Michigan Students May Be Forced To Be More Physical

Armen Hareyan's picture

The curriculum in the Michigan public school system may be getting a little more physical in the near future.

Attempting to stymie the increasing problem of childhood obesity, Michigan state Senator Tom George (R-Kalamazoo) has sponsored a piece of legislation that would require students in elementary and middle schools to participate in at least one hour a week of physical education. Citing the Legislature's constitutional power to promote and protect public health, Mr. George's bill would obligate schools to not only provide students in grades K-5 with 30 minutes of phys-ed twice a week and students in grades 6-8 with 45 minutes a day for one semester but would also require 15 hours a year of health education in grades K-5 and 50 hours a year in middle school.

With the current law only requiring schools to provide some level of phys-ed and allowing participation in extracurricular activities or athletics to count toward the requirement, only 70% of Michigan's elementary and middle schools would be in compliance with Mr. George's proposal. "Schools have gotten away from this because they feel a lot of pressure to meet testing standards and they feel more classroom time is helpful for that, but studies show that's not the case," he said in an interview.

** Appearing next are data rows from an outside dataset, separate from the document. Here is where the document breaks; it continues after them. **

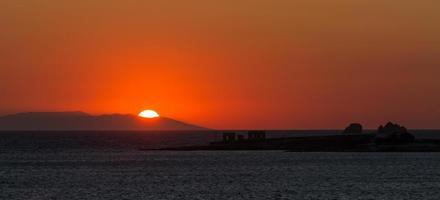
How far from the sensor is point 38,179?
4274 inches

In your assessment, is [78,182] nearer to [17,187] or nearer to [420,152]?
[17,187]

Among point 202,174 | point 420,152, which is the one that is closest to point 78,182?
point 202,174

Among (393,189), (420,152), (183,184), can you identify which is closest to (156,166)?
(183,184)

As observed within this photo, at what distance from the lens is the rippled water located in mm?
83312

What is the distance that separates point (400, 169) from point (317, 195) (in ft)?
149

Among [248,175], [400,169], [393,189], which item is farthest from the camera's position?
[400,169]

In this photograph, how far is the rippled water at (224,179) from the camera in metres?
83.3

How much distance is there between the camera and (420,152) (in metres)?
184

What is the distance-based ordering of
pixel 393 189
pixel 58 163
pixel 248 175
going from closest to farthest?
pixel 393 189 < pixel 248 175 < pixel 58 163

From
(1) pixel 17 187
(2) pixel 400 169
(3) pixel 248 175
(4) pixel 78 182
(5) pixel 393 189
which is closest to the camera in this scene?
(5) pixel 393 189

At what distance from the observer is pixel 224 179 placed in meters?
105

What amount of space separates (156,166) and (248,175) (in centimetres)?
3006

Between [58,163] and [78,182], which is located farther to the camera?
[58,163]

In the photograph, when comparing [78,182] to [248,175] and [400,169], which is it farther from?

While the bill, which moved to the state's Senate Appropriations Committee last week, has received wide-ranging support from many state and non-state organizations, including the endorsement of the Department of Education and the Governor's Council on Physical Fitness, not everybody agrees with it. Michigan has been hit particularly hard by the recession and many feel that it is not the right time to be focusing on physical education requirements in public schools.

"Our state is in a budget crisis, and it's going to get worse in the next year or two. But our elected officials are dealing with issues like physical education, which most schools are already providing," Rockford Public Schools Superintendent Mike Shibler said in an interview with reporters. "Why are we focusing on this?" Kent Intermediate School District Assistant Superintendent Ron Koehler added that, no matter how admirable the bill's goals are, it comes "at the absolute worst time."

Thusfar, Mr. George remains undeterred by his outspoken critics and continues his efforts to push the bill through Michigan's legislature. "Students who exercise during the day are more alert, their brains are working better and their test results are better. So having less physical education results in lower academic performance," he said.